**任务要求:**
请根据下面的给定文段回答:中国最早的残疾人民间组织是哪个?

**给定文段:**
◇ ◇ ◇

知道孙恂的人多数都知道北京病残青年俱乐部,这是中国最早的残疾人民间组织。八十年代初期,汹涌澎湃的改革开放大潮将残疾人从单纯的家庭救济中解放出来,自食其力是座灯塔,引领着他们勇敢地踏入市场经济的大风大浪中。但在寻求通过自己的力量生存和发展的同时,个人力量的单薄,特别是因为残疾而遭遇的社会排斥突显出来,他们不仅需要克服自身身体上的不便,更要抵抗来自社会的歧视态度,双重的压力使许多残疾人自食其力的愿望变得难以实现。此时,改革开放打开了对外交流的大门,国外各种思潮纷纷涌入,有关国际残疾人运动的理念和相关资料也流入中国,一些先觉悟起来的残疾人,在全国各地,几乎是不约而同地,从自身和这个群体需求的角度出发,自发地组织起来。他们是中国残疾人事业的先行者。历史好比一艘船,装载着现代人的记忆驶往未来,必定要记载这些最初的残疾人自发组织和他们的发起者。
正是这些最早的残疾人自助组织,鼓励残疾人彼此抱团,谋求自强自立。在社会观念甚至官方语言都视残疾人为残废人的环境下,要用事实证明残疾人不是废人,而是生活的强者,要在逆境中始终勇敢地拼搏,创造同样有价值的人生。那是残疾人自发性活动最蓬勃热烈的年代,残疾人第一次通过自助组织,体现自主性,残疾人不仅是社会福利对象,更应当是社会事务,尤其是残疾人事务的参与者。他们倡导残疾人融入到社会中去,拥有与其他社会成员同等的参与社会生活的权利。不断汇集的残疾人力量,形成共同的声音,试图改变社会对残疾人的认识,以获得每个人都应当拥有的人的尊严。现在社会上已基本上没有人再用残废人这个词了,偶尔有人用到,或许不见得是别有用心或是对残疾人的歧视,也很快就有人给予纠正或提出批评。社会对残疾人认同度已明显提高,残疾人享有同等的参与社会的权利已获得共识,残疾人的各种活动也越来越多,社会确实进步了。应当肯定,正是这些早期的残疾人自助组织,为今天的中国残疾人事业奠定了坚实的基础。

◇ ◇ ◇

**数据行:**
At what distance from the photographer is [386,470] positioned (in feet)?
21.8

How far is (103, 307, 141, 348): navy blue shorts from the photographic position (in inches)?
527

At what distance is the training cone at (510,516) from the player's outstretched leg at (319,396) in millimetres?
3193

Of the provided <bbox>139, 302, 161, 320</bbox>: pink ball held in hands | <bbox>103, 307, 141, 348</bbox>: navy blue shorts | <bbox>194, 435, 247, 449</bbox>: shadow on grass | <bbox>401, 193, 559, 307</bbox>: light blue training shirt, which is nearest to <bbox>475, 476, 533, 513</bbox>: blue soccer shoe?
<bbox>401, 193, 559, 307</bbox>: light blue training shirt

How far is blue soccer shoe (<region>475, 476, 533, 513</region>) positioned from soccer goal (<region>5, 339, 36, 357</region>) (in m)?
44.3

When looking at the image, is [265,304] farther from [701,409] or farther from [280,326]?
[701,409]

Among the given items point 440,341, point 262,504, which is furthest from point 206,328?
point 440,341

◇ ◇ ◇

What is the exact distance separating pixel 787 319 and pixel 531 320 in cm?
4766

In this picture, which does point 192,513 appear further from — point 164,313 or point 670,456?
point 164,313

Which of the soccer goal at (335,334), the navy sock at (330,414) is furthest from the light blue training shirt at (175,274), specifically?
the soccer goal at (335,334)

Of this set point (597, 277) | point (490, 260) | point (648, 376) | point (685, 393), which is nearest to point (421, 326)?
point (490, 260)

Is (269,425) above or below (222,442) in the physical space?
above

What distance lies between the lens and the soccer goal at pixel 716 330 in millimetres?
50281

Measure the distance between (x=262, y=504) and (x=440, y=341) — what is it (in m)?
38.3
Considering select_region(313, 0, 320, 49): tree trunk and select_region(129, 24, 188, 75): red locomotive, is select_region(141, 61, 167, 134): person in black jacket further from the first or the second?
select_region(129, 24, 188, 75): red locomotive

◇ ◇ ◇

**任务结果:**
北京病残青年俱乐部。